The coffeehouse girls always arrived on scooters with weak engines. And when they departed, they left behind smoky exhaust from the burning engines and the scent of cheap perfume. Both were toxic, but this illicit smell captivated Jae early on. Sometimes he followed it down the road, but the scent was inevitably masked by the time he arrived at the dog-breeding farm. From there, the world of dogs took over. The whole area reeked of dog shit and urine. When the owner wasn’t around, Jae sneaked into the farm. Each time the tense dogs, raised for fighting, came at the fence as if to tear it apart, Jae backed off. They stank with the smell of creatures living a dire, doomed existence. He felt strongly sympathetic toward the trapped dogs, and was especially taken with a red-eyed Tosa Inu who limped because of a bad hind leg. For a time the two merely gazed at each other as if in a staring contest, and whenever that happened, even the other dogs calmed down.

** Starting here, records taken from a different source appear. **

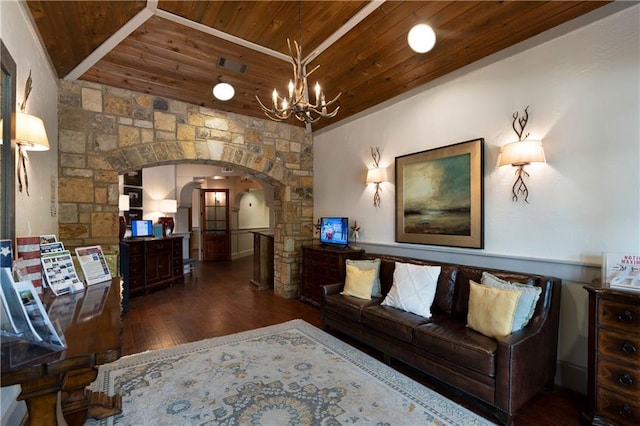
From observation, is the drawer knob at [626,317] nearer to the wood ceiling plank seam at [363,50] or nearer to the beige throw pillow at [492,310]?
the beige throw pillow at [492,310]

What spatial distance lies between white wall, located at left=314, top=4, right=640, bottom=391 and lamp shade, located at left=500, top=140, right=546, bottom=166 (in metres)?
0.12

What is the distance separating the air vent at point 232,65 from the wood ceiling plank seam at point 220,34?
33 centimetres

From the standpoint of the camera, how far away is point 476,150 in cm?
307

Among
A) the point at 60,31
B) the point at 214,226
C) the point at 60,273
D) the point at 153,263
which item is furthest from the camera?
the point at 214,226

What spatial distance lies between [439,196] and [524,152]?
983 millimetres

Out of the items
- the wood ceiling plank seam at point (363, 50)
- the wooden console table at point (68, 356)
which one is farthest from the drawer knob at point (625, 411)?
the wood ceiling plank seam at point (363, 50)

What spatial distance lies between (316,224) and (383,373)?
309cm

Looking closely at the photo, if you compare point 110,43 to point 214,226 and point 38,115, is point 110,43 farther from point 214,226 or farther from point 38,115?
point 214,226

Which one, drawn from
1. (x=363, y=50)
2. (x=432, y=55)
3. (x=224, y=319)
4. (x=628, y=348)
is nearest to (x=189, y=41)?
(x=363, y=50)

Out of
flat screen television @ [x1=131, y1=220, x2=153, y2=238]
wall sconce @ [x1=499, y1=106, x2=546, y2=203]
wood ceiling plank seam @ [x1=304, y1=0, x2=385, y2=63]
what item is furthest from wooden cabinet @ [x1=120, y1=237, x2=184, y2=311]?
wall sconce @ [x1=499, y1=106, x2=546, y2=203]

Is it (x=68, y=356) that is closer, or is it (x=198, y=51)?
(x=68, y=356)

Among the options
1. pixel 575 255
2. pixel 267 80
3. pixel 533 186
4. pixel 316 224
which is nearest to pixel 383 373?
pixel 575 255

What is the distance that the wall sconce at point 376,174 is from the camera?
408 centimetres

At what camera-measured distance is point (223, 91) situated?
404 centimetres
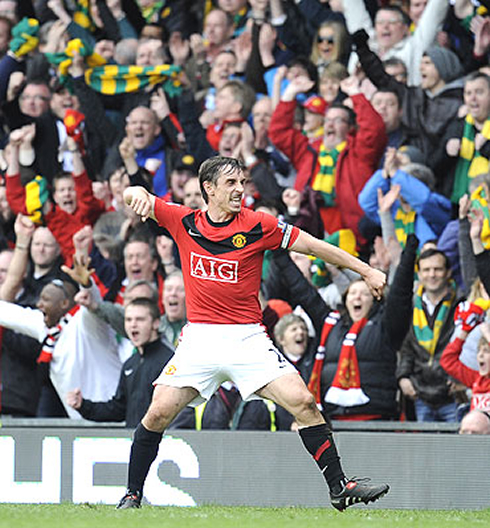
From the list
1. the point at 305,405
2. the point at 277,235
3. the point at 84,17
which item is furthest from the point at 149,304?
the point at 84,17

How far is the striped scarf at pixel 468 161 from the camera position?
11.6m

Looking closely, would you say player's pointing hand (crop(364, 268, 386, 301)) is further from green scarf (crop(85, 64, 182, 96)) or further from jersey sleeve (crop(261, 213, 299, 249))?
green scarf (crop(85, 64, 182, 96))

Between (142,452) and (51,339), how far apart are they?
163 inches

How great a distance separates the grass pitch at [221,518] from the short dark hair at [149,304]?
2647mm

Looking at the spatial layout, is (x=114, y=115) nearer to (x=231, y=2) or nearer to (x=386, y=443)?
(x=231, y=2)

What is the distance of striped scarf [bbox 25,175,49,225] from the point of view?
1394 centimetres

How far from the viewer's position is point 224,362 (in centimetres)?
793

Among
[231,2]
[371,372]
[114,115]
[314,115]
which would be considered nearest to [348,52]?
[314,115]

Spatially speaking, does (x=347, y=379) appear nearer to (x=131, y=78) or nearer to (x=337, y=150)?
(x=337, y=150)

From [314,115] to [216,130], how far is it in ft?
3.88

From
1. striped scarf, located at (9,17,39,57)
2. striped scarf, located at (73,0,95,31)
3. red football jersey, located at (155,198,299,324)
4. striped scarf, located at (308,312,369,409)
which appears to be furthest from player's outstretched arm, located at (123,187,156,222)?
striped scarf, located at (73,0,95,31)

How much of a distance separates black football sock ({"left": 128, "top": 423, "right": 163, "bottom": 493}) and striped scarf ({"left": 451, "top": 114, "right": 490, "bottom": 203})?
4.74 m

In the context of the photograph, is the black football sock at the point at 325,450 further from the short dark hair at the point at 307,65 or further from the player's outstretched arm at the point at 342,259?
the short dark hair at the point at 307,65

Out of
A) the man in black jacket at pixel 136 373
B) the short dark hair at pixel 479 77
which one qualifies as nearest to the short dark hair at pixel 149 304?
the man in black jacket at pixel 136 373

You could say that Jae had a rare ability to communicate with animals, but he had trouble talking to people while he lived at the orphanage. People who met Jae for the first time, especially girls, were interested in him, but it didn’t last long. He didn’t know how to hold a person’s attention, but he was surprisingly able to make deep connections with animals. And the more this happened, the less he expected of people.
The coffeehouse girls stopped by the dog-breeding farm, though not as frequently as they did at the mushroom farm. Some days they visited the mushroom farm first, and sometimes the other way around. When the girls went to the dog farm, the kids didn’t follow and peek in. They were terrified of the rumors that if caught, they would be fed to the dogs and disappear without a trace. Only Jae was fearless.
One day Jae ran into a coffeehouse girl coming down from the mushroom farm. She poured leftover coffee from the thermos and handed it to him.
She said, “So you’re here again.”
Jae got ready to flee from her and the red blouse revealing the hollow between her breasts. The young woman must have read his mind because she lightly took his arm. “Do you want a cookie? This isn’t for the customers—it’s mine. Here, have it. It’s delicious.”
He ate the cookie. In high heels, the woman was much taller than him. This moment, in which he accepted the coffee and then the cookie from her with both hands, would have the significance of a spiritual awakening for him.
“Do you want to see a movie with me sometime?” she asked.
Jae only finished swallowing the cookie and fled down the hill.